## SET OF TASKS:
a) Summarize the article on the Warafi habeas petition in two sentences.
b) Return the passage of the article on the Warafi habeas petition starting at "Warafi’s new argument" and ending at "Exhibit B, p. 1.".
c) Supply the next part of the article on the Warafi habeas petition, picking up after its last sentence.

## DOCUMENT TEXT:

▬▬▬▬▬▬

One War Begins, Another Ends?

by Jens David Ohlin

Yesterday, as members of Congress continued to debate the need for a new AUMF against ISIS, lawyers for Guantanamo detainee Al Warafi have filed a new habeas petition to the D.C. District Court, arguing that the basis for detaining Warafi evaporated when the war in the Afghanistan ended. Specifically, the petition argues that the administration has conceded in prior litigation that the basis for Warafi’s detention was his membership in the Taliban. In the past, Warafi had argued in that he was a medic for the Taliban and his continued detention violated IHL’s rules on the treatment of medics. That argument was ultimately rejected by a district court which concluded that Warafi’s status was not analogous to that of a medic in a traditional army.

Warafi’s new argument takes as its starting point that last legal conclusion. Since Warafi was deemed detainable as a regular member of the Taliban, the authority for his continued detention evaporated with the conclusion of the war in the Afghanistan.

How do we know that the war in Afghanistan is over? On this point, Warafi’s petiton relies exclusively on Obama’s own statements that the conduct of hostilities in Afghanistan is over:

On December 15, 2014, President Obama stated that “[t]his month, after more than 13 years, our combat mission in Afghanistan will be over,” and “[t]his month, America’s war in Afghanistan will come to a responsible end.” Exhibit A, p. 2. Then, in the State of the Union Address on January 20, 2015, the President stated, without any qualifications or conditions, that “our combat mission in Afghanistan is over.” Exhibit B, p. 1.

These pronouncements had been foreshadowed during the preceding two years by repeated presidential statements that the United States’ war in Afghanistan would be ended, and its combat mission would be terminated, by the end of 2014. On February 12, 2013, President Obama declared in the State of the Union Address that “[b]y the end of [2014], our war in Afghanistan will be over.” Exhibit C, p. 5. On May 23, 2013, he stated that “[t]he Afghan war is coming to an end.” Exhibit D, p. 7. On November 25, 2013, he stated that ‘[t]he war in Afghanistan will end next year.” Exhibit E, p. 1. On December 20, 2013, he stated that, “[b]y the end of next year, the war in Afghanistan will be over.” Exhibit F, p. 2. In the State of the Union Address on January 28, 2014, he repeated that “we will complete our mission there [Afghanistan] by the end of this year, and America’s longest war will finally be over.” Exhibit G, p. 6. The President followed up with a prepared statement on May 27, 2014, that “this year, we will bring America’s longest war to a responsible end,” that “this is the year we will conclude our combat mission in Afghanistan,” and that “America’s combat mission [in Afghanistan] will be over by the end of this year.” Exhibit H, p. 1. On December 28, 2014, the United States Case 1:09-cv-02368-RCL Document 80 Filed 02/26/15 Page 3 of 7- 4 – marked the end of the war in Afghanistan with a ceremony in Kabul.1 Exhibit I. On that date, President Obama released a statement that “the ceremony in Kabul marks a milestone for our country” because “our combat mission in Afghanistan is ending, and the longest war in American history is coming to a responsible conclusion.” Id.

▬▬▬▬▬▬

## SUPPLIED MATERIAL:
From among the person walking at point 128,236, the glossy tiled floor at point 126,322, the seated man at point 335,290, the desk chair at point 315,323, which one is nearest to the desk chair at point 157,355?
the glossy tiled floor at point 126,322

▬▬▬▬▬▬

## RESPONSES TO THE EXERCISE:
a) Lawyers for Guantanamo detainee Al Warafi filed a new habeas petition in the D.C. District Court, arguing that the basis for his detention, his membership in the Taliban, evaporated when the war in Afghanistan ended. To show that the war is over, the petition relies exclusively on President Obama's own statements, including his declaration in the January 20, 2015 State of the Union Address that "our combat mission in Afghanistan is over."

b)
Warafi’s new argument takes as its starting point that last legal conclusion. Since Warafi was deemed detainable as a regular member of the Taliban, the authority for his continued detention evaporated with the conclusion of the war in the Afghanistan.

How do we know that the war in Afghanistan is over? On this point, Warafi’s petiton relies exclusively on Obama’s own statements that the conduct of hostilities in Afghanistan is over:

On December 15, 2014, President Obama stated that “[t]his month, after more than 13 years, our combat mission in Afghanistan will be over,” and “[t]his month, America’s war in Afghanistan will come to a responsible end.” Exhibit A, p. 2. Then, in the State of the Union Address on January 20, 2015, the President stated, without any qualifications or conditions, that “our combat mission in Afghanistan is over.” Exhibit B, p. 1.

c)
The argument relies exclusively on the President’s own statements regarding the conduct of hostilities, rather than engage in an underlying assessment of the actual situation on the ground. This strategy seems designed to appeal to the D.C. Circuit, which might be more inclined (than another court) to view the President’s assessment as dispositive of the issue:

The D.C. Circuit has also stated that the “determination of when hostilities have ceased is a political decision, and we defer to the Executive’s opinion on the matter, at least in the absence of an authoritative congressional declaration purporting to terminate the war.” Al-Bihani v. Obama, 590 F.3d 866, 874 (D.C. Cir. 2010). “Whether an armed conflict has ended is a question left exclusively to the political branches.” Al Maqaleh v. Hagel, 738 F.3d 312, 330 (D.C. Cir. 2013), cert. dismissed sub nom. Al-Maqaleh v. Hagel, 135 S. Ct. 782 (2014). Under these precedents, a conflict is over when the President says it is over.

The argument also suggests an estoppel point which goes unexpressed in the petition: since the administration has conceded that the war is over in public statements, it is estopped from arguing before the judiciary that the war continues (for the purposes of justifying Wafari’s continued detention).

One issue is whether Obama’s multiple statements regarding the conclusion of “our combat mission in Afghanistan” is the same thing as saying that hostilities there are over. Does the former imply the latter? It seems like a viable and legitimate inference to draw, although none of the Obama quotes in the petition include the actual words: “the hostilities are over.” Is that distinction important? Or would it be overly legalistic to insist that the political branch use the phrase “hostilities” in its public pronouncements?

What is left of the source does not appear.